NANO FUTURES, cilt.7, sa.2, 2023 (SCI-Expanded) identifier identifier

  • Yayın Türü: Makale / Tam Makale
  • Cilt numarası: 7 Sayı: 2
  • Basım Tarihi: 2023
  • Doi Numarası: 10.1088/2399-1984/acc43c
  • Dergi Adı: NANO FUTURES
  • Derginin Tarandığı İndeksler: Science Citation Index Expanded (SCI-EXPANDED), Scopus, Compendex, INSPEC
  • Anahtar Kelimeler: sublimation of ferric chloride, Carbon nanotubes synthesis, electrical properties, carbon nanotube arrays, vertically-aligned carbon nanotubes, CHEMICAL-VAPOR-DEPOSITION, SCALE SYNTHESIS, MECHANISM, FIBERS, ARRAYS
  • Ankara Üniversitesi Adresli: Evet

Özet

A facile and effective catalyst deposition process for carbon nanotube (CNT) array growth via chemical vapor deposition using a resistively heated thermal evaporation technique to sublimate FeCl3 onto the substrate is demonstrated. The catalytic activity of the sublimated FeCl3 catalyst precursor is shown to be comparable to the well-studied e-beam evaporated Fe catalyst, and the resulting vertically aligned CNTs (VA-CNTs) have a similar diameter, walls, and defects, as well as improved bulk electrical conductivity.

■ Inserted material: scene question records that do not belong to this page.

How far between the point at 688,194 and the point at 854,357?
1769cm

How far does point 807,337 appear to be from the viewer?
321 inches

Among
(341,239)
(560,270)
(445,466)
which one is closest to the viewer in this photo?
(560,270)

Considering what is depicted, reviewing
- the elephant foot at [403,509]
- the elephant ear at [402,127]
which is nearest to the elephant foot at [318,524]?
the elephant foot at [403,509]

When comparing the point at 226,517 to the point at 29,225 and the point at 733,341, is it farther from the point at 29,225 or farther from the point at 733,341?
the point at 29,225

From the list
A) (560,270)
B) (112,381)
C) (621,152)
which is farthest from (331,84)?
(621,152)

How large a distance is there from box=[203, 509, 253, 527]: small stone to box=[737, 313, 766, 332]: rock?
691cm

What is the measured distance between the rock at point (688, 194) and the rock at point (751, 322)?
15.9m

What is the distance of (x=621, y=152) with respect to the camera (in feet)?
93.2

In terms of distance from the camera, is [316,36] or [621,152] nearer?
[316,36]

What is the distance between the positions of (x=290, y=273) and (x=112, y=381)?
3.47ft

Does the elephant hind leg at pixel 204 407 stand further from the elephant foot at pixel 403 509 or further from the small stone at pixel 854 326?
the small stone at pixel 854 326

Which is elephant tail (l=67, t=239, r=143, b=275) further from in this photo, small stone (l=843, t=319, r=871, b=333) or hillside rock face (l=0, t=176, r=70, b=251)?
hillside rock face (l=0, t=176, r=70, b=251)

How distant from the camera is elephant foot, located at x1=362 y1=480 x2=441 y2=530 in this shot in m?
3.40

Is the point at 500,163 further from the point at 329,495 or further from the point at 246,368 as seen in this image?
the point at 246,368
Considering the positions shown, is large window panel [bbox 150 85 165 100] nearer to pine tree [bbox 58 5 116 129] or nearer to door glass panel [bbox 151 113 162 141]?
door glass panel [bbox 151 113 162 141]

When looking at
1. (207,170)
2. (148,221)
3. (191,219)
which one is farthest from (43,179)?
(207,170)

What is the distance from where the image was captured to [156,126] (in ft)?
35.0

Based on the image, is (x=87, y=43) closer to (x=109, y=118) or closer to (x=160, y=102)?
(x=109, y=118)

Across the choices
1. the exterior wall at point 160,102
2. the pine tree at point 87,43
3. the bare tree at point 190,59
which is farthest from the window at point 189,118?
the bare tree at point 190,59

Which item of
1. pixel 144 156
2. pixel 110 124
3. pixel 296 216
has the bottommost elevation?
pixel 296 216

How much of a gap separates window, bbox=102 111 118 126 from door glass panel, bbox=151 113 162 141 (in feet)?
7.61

In contrast to standard e-beam-deposited Fe, which yields base-growth CNTs, scanning and transmission electron microscopy and X-ray photoelectron spectroscopy characterizations reveal a tip-growth mechanism for the FeCl3-derived VA-CNT arrays/forests. The FeCl3-derived forests have a lower (similar to 1/3 less) longitudinal indentation modulus, but higher longitudinal electrical conductivity (greater than twice) than that of the e-beam Fe-grown CNT arrays. The sublimation process to grow high-quality VA-CNTs is a highly facile and scalable process (extensive substrate shape and size, and moderate vacuum and temperatures) that provides a new route to synthesizing aligned CNT forests for numerous applications.